§ **STUDY MATERIAL**:
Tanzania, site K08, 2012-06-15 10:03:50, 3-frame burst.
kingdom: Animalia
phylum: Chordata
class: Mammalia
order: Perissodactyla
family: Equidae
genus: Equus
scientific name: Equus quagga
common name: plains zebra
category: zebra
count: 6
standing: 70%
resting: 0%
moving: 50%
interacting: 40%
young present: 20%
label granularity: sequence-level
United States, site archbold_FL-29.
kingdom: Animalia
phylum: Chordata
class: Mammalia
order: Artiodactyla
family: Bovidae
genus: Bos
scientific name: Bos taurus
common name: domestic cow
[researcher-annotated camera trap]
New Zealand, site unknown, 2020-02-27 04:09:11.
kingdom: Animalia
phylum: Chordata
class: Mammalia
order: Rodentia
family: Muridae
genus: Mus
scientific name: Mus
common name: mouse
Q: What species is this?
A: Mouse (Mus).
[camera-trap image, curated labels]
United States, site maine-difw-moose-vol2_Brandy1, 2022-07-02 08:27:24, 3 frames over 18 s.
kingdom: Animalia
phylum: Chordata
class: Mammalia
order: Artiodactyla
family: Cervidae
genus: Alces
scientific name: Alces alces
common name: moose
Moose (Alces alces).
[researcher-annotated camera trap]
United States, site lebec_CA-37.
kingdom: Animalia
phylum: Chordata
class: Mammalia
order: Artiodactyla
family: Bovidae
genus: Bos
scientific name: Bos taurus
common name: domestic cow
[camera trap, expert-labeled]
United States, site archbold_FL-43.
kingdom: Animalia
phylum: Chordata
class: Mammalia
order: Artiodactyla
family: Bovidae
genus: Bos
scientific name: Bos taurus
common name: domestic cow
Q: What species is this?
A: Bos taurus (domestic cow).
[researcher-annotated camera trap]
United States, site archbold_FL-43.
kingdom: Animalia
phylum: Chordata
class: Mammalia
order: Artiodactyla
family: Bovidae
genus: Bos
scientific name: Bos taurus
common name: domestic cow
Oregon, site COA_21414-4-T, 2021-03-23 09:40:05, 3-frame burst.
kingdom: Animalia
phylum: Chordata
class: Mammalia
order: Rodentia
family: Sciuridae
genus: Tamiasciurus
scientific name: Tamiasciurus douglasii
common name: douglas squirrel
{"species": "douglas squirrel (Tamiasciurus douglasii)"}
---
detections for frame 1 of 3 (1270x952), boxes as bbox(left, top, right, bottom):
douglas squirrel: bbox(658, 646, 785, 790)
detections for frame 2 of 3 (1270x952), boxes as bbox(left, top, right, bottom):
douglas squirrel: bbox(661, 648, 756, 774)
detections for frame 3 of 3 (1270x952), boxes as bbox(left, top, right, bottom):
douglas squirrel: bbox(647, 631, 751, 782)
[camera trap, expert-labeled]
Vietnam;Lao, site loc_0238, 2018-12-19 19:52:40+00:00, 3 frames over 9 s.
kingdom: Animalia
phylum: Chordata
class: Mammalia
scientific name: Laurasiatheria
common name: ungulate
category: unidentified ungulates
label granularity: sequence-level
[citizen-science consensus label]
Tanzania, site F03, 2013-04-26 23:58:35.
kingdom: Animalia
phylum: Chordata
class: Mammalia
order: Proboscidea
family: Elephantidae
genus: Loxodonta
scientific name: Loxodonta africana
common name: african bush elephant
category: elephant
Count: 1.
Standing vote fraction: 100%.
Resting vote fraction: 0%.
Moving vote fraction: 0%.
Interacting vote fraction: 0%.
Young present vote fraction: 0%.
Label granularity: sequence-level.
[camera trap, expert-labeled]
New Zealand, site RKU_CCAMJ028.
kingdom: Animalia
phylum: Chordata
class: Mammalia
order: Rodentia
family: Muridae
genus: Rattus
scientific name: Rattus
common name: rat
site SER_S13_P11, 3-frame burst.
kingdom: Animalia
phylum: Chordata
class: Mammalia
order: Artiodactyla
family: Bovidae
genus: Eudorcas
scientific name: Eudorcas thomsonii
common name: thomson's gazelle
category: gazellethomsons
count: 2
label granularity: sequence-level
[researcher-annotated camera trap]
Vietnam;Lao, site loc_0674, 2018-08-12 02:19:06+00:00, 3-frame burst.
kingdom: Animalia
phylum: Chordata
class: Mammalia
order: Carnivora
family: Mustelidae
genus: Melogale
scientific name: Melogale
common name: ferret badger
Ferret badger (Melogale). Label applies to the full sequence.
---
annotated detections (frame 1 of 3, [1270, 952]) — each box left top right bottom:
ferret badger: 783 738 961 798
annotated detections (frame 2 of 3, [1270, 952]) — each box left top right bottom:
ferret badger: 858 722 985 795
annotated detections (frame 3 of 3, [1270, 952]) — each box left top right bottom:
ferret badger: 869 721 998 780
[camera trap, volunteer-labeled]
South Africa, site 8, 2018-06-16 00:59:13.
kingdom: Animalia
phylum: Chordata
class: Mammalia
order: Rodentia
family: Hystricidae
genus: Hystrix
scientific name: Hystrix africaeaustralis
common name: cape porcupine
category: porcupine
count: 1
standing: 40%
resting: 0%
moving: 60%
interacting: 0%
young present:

§ **WHAT YOU HAVE TO DO**: State only how many lines above hold the string "present".

§ **SOLUTION FOR THIS PROBLEM**: 3